▶ Written tasks:
- A) In the post about the birthday dinner at Globe Restaurant, which two cheeses were on the plate the waitress brought?
- B) Please extract, word for word, the part of the post about the birthday dinner at Globe Restaurant that opens with the words containing "September 26, 2005" and closes with "me about yours.".

▶ Passage:
------------------------

September 26, 2005

Curious George: Best Meal of your life? Okay, I searched,and I can't find a thread for this... so I'll start it myself. Last weekend I was lucky enough to have two of the best meals of my life. I'll tell you about them in a second, please tell me about yours.

Meal #1, Friday the 17th (my birthday) at Globe Restaurant: for a few years now I've worked at a local farmer's market selling produce for one of the farms. The particular farm I work for is one of the best organic farms in Northern California, and makes much of their money selling to high-end restaurants (Chez Panisse, Fifth Floor, Quince, etc.) Working at the market entails spending a lot of time with chefs making sure they get their orders taken care of. One of the nicest chefs I've met is Jason at Globe, so I decided that I would like to go there for my 35th birthday. I mentioned this to one the owners of the farm, and she insisted on telling Jason and making sure we were "taken care of." We arrived on the night of the dinner, and were escorted to the back of the restaurant to a table with a perfect view of the kitchen. Saw jason, but he did not make eye contact...hmmm. A few seconds later the waitress shows up with a bottle of champagne, "Jason says hello." Oh boy. While sipping bubbly and reading the menu, the waitress shows up again, this time carrying a plate of house-made proscuitto, early-girl tomatos (from the farm), and miniature biscuits. Oh boy again. For our entrees we had home-made gnocchi with an oxtail ragout (my choice) and a pork-chop with sauteed pimentos and apples (wife's choice.) On side we had broccoli di'ceccio (from the farm) and white beans with caramelized onions. All washed down with an incredible pinot noir from Oregon. At this point we could barely eat, but my wife, who works in the cheese industry, wondered if they had a cheese course. Before we could ask, the waitress brought us two desserts -- something caramelly and something chocolatey (sorry, the wine and champagne had taken affect by then.) Despite being full, we devoured them. My wife made the mistake of inquiring about the cheese plate, purely out of professional curiosity, we had no intention of eating any more food. Before we could stop her, the waitress said, "let me talk to Jason, he'll put something together..." and she was off. She returned with a cute plate of Metronome from Andante Dairy and Redhawk from Cowgirl Creamery. At the end of the night, we only were charged for the entrees, and the rest was on the house. More importantly we were full, amazed by the food, and feeling special. Meal #2 coming up...

  • eeek, make that Saturday the 17th.

------------------------

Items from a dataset
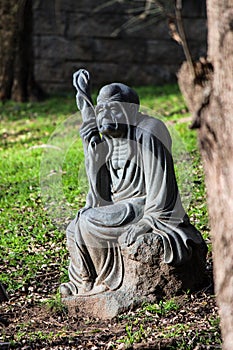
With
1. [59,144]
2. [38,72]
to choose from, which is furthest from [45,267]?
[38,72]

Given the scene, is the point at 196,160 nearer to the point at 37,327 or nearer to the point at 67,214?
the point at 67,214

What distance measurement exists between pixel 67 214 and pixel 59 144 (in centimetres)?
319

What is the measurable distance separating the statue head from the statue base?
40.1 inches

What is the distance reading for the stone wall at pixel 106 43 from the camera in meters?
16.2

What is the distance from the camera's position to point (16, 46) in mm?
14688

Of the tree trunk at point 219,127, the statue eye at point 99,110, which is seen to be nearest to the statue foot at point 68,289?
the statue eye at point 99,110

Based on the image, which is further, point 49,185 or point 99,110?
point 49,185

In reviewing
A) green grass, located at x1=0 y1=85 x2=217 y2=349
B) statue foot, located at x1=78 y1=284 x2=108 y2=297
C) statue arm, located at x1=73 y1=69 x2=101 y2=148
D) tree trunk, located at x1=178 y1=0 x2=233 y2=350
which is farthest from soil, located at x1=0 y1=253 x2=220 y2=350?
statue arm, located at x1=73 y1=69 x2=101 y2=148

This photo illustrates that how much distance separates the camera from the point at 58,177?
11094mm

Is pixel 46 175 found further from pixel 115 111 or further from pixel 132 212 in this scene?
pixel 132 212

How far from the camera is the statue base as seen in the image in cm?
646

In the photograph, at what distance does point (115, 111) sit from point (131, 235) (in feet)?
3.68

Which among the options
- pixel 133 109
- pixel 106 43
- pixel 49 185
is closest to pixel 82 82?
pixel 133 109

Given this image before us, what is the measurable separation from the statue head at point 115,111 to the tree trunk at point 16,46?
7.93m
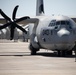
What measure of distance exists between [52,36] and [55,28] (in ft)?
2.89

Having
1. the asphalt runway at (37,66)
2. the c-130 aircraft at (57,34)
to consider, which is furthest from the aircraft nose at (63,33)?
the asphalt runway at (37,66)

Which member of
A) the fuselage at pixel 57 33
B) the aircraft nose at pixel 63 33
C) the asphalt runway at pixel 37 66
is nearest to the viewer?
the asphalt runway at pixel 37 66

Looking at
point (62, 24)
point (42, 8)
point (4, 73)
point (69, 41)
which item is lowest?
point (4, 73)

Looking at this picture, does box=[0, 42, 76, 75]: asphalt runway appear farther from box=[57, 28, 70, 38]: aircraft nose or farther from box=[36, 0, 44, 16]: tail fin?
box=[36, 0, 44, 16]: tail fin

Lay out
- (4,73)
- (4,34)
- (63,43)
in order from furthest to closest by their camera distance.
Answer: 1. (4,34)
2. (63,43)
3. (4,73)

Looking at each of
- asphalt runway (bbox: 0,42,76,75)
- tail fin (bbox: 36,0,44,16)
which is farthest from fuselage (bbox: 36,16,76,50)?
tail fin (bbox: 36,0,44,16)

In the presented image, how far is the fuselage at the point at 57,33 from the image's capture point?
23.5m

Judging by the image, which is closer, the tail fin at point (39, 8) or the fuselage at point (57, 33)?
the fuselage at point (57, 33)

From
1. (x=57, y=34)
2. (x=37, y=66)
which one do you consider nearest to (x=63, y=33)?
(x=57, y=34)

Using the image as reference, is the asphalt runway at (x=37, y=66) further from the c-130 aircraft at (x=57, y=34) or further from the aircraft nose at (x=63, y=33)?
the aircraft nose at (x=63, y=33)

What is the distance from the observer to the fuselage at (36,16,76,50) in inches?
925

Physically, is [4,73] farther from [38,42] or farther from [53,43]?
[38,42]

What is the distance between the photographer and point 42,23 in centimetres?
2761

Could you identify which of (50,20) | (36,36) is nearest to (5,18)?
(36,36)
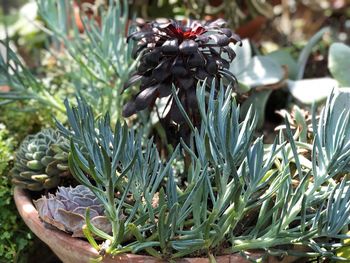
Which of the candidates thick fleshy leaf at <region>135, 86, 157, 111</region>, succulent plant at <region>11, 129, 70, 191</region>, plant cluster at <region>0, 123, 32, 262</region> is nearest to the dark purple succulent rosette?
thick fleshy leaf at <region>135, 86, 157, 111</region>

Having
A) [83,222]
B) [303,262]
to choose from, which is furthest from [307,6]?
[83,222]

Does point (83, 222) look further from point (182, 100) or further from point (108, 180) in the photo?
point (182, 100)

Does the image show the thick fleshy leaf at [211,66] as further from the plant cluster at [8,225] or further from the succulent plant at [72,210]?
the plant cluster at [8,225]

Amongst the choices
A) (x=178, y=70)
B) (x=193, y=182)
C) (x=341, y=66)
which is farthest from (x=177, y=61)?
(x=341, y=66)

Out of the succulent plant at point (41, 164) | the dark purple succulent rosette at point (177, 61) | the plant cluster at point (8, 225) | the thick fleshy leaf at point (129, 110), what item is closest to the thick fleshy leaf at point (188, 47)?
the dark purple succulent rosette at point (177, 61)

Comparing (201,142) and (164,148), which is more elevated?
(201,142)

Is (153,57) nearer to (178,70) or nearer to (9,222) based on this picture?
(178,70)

------------------------

▶ Solutions for each task:
- A) Metronome from Andante Dairy and Redhawk from Cowgirl Creamery.

- B)
September 26, 2005

Curious George: Best Meal of your life? Okay, I searched,and I can't find a thread for this... so I'll start it myself. Last weekend I was lucky enough to have two of the best meals of my life. I'll tell you about them in a second, please tell me about yours.